Copy each line from the entries that the word "gently" appears in.
(Records for the exercise Opens)
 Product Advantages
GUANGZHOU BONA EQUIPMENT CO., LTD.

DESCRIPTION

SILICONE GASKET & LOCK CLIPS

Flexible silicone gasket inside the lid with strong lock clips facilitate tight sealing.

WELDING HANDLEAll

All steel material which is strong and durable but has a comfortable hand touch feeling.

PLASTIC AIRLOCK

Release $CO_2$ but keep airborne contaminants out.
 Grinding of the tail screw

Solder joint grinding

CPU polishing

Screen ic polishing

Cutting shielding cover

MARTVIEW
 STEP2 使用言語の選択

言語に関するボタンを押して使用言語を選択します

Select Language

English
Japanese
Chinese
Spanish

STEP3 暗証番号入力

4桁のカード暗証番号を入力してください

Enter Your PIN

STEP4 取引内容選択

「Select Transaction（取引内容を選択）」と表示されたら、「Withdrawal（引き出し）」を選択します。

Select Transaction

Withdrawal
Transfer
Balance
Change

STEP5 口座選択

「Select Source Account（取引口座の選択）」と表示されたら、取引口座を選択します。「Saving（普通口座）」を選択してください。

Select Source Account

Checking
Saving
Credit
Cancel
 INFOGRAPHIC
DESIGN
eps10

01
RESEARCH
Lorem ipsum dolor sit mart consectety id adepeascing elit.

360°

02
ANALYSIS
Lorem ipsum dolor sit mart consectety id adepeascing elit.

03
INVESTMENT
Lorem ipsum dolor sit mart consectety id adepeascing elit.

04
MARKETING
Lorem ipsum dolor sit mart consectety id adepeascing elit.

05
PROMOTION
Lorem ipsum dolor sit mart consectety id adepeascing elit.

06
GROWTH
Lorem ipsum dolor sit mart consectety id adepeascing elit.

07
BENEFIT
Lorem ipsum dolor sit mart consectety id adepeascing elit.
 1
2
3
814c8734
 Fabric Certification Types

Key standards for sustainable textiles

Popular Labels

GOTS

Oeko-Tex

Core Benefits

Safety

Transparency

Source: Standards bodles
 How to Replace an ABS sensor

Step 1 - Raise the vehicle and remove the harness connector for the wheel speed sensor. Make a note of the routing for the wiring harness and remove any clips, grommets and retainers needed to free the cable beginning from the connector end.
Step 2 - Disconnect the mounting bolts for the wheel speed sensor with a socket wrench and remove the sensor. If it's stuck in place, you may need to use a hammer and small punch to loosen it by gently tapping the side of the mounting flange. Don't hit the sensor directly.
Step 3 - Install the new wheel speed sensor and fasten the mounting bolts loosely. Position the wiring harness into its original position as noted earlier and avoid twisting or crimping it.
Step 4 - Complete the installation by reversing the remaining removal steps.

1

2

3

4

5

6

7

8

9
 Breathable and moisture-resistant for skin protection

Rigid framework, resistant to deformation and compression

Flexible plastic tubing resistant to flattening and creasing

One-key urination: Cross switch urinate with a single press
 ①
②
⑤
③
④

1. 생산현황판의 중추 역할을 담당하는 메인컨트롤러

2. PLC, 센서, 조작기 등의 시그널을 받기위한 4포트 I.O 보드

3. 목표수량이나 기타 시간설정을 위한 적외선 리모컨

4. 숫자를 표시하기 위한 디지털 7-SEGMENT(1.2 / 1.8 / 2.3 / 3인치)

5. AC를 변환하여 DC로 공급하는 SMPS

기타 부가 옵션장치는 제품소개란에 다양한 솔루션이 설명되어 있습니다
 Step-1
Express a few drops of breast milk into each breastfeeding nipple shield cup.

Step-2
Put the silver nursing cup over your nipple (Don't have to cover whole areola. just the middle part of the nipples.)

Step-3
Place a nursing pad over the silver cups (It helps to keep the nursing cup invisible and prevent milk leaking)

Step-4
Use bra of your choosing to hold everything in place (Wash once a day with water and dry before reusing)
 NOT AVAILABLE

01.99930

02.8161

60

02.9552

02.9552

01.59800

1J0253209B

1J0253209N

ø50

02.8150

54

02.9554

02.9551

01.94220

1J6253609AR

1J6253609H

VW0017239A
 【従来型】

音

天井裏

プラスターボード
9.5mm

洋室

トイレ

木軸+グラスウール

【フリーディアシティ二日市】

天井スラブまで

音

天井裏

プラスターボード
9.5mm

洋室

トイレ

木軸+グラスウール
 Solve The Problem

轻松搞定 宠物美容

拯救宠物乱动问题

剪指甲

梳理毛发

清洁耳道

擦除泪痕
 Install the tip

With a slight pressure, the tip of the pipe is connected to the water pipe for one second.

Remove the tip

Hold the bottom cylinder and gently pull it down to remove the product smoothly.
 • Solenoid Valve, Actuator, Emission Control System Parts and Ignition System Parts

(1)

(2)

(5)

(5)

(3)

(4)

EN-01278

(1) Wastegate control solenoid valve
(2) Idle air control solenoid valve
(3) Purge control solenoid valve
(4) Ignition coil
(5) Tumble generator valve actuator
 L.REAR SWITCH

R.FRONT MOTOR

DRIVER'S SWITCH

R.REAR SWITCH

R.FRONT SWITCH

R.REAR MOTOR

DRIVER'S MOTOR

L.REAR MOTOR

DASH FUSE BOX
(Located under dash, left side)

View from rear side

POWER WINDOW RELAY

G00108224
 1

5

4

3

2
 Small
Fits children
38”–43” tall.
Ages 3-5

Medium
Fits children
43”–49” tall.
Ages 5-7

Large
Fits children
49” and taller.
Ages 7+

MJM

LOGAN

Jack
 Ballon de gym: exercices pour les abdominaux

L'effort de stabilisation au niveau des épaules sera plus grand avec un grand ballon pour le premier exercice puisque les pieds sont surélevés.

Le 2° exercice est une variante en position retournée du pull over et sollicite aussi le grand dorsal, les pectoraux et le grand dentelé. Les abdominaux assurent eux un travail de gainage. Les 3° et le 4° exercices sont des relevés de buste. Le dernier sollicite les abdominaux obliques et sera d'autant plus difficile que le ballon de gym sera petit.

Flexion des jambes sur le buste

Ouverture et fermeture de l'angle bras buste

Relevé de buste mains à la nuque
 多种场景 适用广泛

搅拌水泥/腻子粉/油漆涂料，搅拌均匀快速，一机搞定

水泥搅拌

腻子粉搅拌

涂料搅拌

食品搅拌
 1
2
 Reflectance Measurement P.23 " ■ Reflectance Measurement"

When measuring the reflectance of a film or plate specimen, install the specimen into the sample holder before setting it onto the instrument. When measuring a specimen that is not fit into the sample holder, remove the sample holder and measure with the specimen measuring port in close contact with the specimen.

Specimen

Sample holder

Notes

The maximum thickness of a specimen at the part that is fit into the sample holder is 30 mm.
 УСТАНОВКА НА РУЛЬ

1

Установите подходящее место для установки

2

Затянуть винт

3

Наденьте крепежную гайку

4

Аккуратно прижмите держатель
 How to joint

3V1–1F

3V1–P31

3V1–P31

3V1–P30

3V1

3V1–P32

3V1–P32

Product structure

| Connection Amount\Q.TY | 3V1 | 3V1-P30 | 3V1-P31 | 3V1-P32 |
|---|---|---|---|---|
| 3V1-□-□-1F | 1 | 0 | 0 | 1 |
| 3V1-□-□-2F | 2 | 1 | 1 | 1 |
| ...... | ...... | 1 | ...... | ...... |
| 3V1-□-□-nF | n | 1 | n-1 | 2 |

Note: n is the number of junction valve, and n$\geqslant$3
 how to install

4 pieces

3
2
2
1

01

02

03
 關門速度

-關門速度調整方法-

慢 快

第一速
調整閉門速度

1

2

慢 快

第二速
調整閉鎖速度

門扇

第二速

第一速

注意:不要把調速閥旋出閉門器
(Records for the exercise Closes)
*Result for this exercise*.
Step 2 - Disconnect the mounting bolts for the wheel speed sensor with a socket wrench and remove the sensor. If it's stuck in place, you may need to use a hammer and small punch to loosen it by gently tapping the side of the mounting flange. Don't hit the sensor directly.
Hold the bottom cylinder and gently pull it down to remove the product smoothly.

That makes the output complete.